Since the summer admission and the advent of tube-feeding, Wriggles' relationship to and with the hospital has changed. She has always been quite compliant and even when very poorly, cheered to see the nurses who all recognise her. Now, she is terrified of many people and bits of the building she recognises. Whereas before she would be transfixed by sats monitors and thermometers, she is now scared stiff and screams if someone goes near her with a blood pressure cuff-probably the least painful thing! Since the end of July, there has barely been two weeks between visits, be they admissions, clinics, routine check ups or scheduled tests. We have been there a lot. After tomorrow's sleep study (round 3), hopefully it will be a lot longer between visits but it is still going to be somewhere we will spend a chunk of time and we now have another attempt at an MRI to schedule in.
One thing I worry about is that it will make her resent me, the amount I have to drag her (for good reason) to the hospital and subject her to the uncomfortable, the unpleasant and the downright horrible procedures. She isn't yet at the age to understand the reasoning behind going; far less health problems and some medical practises an adult has trouble grasping. All she knows is that I take her there and it is not nice. I often wonder if she will carry any of these early memories or a subconscious level of trauma or knowledge from it all, especially the longer this hospital-heavy period goes on and her awareness and understanding grows.
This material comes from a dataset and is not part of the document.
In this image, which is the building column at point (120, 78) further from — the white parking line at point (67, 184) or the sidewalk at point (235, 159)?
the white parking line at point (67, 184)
Whereas in the earlier days she was a little baby who could be pacified, she is now a growing toddler and developing more complex feelings and perceptions everyday. Just because she herself has little speech, you only have to listen to some of her peers' expressions to realise the amount that toddlers do take in, and even if not grasp, process. I am so proud of how brave she is, but in the same breadth I worry that bravery pays a price.
So many people say in years to come, we will all sit down and laugh about it. I hope they are right, because right now laughing is the last thing on my mind and I'm pretty sure I can speak for my daughter on that subject too.